22. The formulation according to claim 1, wherein the FVIII molecule is a two-chain B-domain truncated FVIII molecule consisting of a heavy chain-Linker sequence (A1-a1-A2-a2-L) and a light chain sequence (a3-A3-C1-C2) held together by non-covalent interactions, wherein the Linker (L) is a 20 amino acid residue linker sequence (SFSQNSRHPSQNPPVLKRHQ) (SEQ ID NO 3); the heavy chain (A1-a 1-A2-a2) and the light chain (a3-A3-C1-C2) correspond to the sequences as set forth in amino acid numbers 1-740 and 1649-2332, respectively, of SEQ ID NO: 1, wherein one or more PEG group(s) has/have been attached to the FVIII polypeptide via a glycan located within the linker sequence (SEQ ID 3).

23. A method for optimising a liquid formulation of coagulation Factor VIII, the method comprising:

(i) providing one or more liquid formulations comprising Factor VIII to be tested;

(ii) adding a protein denaturant to said liquid formulations, and incubating the resulting solutions for a predetermined period of time;

(iii) analysing the incubated solutions of (ii) for the presence of dissociated Factor VIII; and

(iv) selecting one or more formulation(s) having a desired low level of dissociated Factor VIII.
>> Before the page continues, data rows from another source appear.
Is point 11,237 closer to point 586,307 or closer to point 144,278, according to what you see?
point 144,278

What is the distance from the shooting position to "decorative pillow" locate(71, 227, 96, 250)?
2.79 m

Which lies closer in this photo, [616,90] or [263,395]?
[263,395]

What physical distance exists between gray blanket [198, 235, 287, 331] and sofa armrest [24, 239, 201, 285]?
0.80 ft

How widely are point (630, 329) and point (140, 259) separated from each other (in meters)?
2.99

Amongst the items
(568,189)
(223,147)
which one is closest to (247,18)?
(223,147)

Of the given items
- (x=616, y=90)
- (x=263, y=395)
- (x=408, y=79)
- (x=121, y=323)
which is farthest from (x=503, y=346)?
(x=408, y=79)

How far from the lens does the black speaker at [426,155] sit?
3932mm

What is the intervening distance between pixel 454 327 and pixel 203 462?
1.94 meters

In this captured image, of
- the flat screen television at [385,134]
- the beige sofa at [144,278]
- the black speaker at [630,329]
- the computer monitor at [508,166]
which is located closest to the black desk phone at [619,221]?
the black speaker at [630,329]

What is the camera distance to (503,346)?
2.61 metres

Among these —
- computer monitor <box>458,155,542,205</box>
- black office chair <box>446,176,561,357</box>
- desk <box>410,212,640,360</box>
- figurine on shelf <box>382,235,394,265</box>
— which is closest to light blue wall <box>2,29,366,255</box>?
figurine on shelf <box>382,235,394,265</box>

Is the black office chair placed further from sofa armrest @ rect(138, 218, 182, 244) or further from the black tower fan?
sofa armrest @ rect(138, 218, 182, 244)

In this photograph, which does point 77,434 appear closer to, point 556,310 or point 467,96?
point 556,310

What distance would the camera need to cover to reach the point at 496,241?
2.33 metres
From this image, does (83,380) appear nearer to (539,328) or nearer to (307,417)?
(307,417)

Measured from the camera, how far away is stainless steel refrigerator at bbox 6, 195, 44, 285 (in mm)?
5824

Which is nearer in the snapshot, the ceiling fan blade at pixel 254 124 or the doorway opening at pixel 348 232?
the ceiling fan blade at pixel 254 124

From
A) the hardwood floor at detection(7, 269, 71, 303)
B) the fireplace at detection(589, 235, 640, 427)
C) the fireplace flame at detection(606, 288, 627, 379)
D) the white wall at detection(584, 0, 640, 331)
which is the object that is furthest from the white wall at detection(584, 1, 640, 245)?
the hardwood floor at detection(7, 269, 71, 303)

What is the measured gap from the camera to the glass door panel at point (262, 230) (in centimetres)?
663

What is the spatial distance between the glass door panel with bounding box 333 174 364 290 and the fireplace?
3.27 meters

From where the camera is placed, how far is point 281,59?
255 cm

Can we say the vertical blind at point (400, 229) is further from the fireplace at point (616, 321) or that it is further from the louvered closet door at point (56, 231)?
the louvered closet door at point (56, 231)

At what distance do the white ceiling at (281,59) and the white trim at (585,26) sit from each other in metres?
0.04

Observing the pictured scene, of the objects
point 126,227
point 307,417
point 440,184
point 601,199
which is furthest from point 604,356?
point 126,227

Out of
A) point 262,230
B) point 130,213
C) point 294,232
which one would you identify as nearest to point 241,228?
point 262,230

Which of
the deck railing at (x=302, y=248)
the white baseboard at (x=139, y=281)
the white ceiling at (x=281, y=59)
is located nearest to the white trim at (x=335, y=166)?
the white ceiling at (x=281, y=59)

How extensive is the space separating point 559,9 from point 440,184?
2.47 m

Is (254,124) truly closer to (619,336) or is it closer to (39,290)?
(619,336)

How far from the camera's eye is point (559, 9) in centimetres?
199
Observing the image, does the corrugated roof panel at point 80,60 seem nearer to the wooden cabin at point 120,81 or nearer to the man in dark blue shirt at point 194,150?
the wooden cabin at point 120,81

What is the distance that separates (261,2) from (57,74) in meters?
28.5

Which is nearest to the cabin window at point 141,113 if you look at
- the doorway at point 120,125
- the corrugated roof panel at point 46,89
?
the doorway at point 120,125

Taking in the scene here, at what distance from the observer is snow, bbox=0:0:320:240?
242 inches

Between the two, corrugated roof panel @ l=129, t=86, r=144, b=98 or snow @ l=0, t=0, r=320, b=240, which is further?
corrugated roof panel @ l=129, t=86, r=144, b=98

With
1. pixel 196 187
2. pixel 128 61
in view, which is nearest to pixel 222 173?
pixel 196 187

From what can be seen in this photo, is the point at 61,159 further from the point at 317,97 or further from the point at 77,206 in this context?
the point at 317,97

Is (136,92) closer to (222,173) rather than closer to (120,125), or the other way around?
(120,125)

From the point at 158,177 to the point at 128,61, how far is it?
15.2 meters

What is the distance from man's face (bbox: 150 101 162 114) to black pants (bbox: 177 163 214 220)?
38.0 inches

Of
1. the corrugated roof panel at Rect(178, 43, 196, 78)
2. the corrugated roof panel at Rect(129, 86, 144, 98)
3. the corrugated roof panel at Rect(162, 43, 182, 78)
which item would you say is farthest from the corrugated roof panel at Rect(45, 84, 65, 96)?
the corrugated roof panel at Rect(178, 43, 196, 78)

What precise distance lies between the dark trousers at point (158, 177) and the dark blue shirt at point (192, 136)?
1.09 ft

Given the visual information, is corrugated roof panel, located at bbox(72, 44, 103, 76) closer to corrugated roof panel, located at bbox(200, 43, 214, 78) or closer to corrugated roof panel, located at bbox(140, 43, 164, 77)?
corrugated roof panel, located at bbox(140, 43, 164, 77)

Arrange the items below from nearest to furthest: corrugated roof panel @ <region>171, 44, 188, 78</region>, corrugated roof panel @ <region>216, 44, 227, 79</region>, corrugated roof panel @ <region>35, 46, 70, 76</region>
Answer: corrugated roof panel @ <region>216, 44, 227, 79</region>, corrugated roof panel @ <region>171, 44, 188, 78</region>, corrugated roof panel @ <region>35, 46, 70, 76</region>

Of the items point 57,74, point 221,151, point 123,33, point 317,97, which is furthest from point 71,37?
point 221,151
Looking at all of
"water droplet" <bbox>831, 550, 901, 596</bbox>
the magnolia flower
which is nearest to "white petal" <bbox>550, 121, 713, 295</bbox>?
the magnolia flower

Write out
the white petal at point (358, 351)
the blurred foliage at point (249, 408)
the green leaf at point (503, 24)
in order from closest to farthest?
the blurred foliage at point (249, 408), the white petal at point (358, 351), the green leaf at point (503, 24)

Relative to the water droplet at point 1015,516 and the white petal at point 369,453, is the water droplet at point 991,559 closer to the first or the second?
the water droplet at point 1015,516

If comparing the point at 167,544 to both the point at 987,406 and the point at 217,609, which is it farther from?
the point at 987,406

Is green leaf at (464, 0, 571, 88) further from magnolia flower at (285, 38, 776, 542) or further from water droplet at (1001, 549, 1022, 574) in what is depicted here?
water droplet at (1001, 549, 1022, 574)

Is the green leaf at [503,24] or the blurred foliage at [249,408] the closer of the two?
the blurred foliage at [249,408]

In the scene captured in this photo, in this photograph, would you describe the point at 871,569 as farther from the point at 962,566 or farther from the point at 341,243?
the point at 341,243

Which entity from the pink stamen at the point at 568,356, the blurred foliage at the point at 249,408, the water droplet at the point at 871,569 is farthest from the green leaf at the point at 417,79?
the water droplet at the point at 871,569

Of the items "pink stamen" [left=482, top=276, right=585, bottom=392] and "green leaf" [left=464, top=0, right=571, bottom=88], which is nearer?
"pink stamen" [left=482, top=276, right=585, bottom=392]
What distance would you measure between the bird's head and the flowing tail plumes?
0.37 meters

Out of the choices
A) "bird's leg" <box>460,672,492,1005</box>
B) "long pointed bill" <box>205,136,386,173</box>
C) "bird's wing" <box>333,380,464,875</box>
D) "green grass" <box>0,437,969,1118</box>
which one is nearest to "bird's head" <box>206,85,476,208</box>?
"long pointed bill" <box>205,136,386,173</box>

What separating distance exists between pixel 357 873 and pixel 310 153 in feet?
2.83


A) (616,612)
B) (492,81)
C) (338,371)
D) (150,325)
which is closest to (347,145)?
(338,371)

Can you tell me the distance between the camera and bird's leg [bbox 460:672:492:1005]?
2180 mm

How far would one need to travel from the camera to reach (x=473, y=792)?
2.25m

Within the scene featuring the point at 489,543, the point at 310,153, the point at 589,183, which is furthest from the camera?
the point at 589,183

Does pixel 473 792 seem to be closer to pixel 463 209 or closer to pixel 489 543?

24. A method for identifying a stable liquid formulation of Factor VIII, the method comprising:

(i) providing one or more liquid formulations comprising Factor VIII to be tested;

(ii) adding a protein denaturant to said liquid formulations, and incubating the resulting solutions for a predetermined period of time;

(iii) analysing the incubated solutions of (ii) for the presence of dissociated Factor VIII; and

(iv) selecting one or more formulation(s) having a desired low level of dissociated Factor VIII.

25. The method according to claim 23, wherein the protein denaturant is guanidinium chloride or urea.

26. The method according to claim 23, wherein the Factor VIII molecule is a recombinant full length FVIII or a recombinant B-domain truncated FVIII.

27. The method according to claim 23, wherein the Factor VIII molecule is a FVIII derivative or a FVIII analogue.

28. The method according to claim 26, wherein the Factor VIII polypeptide is a glycopegylated B-domain truncated FVIII.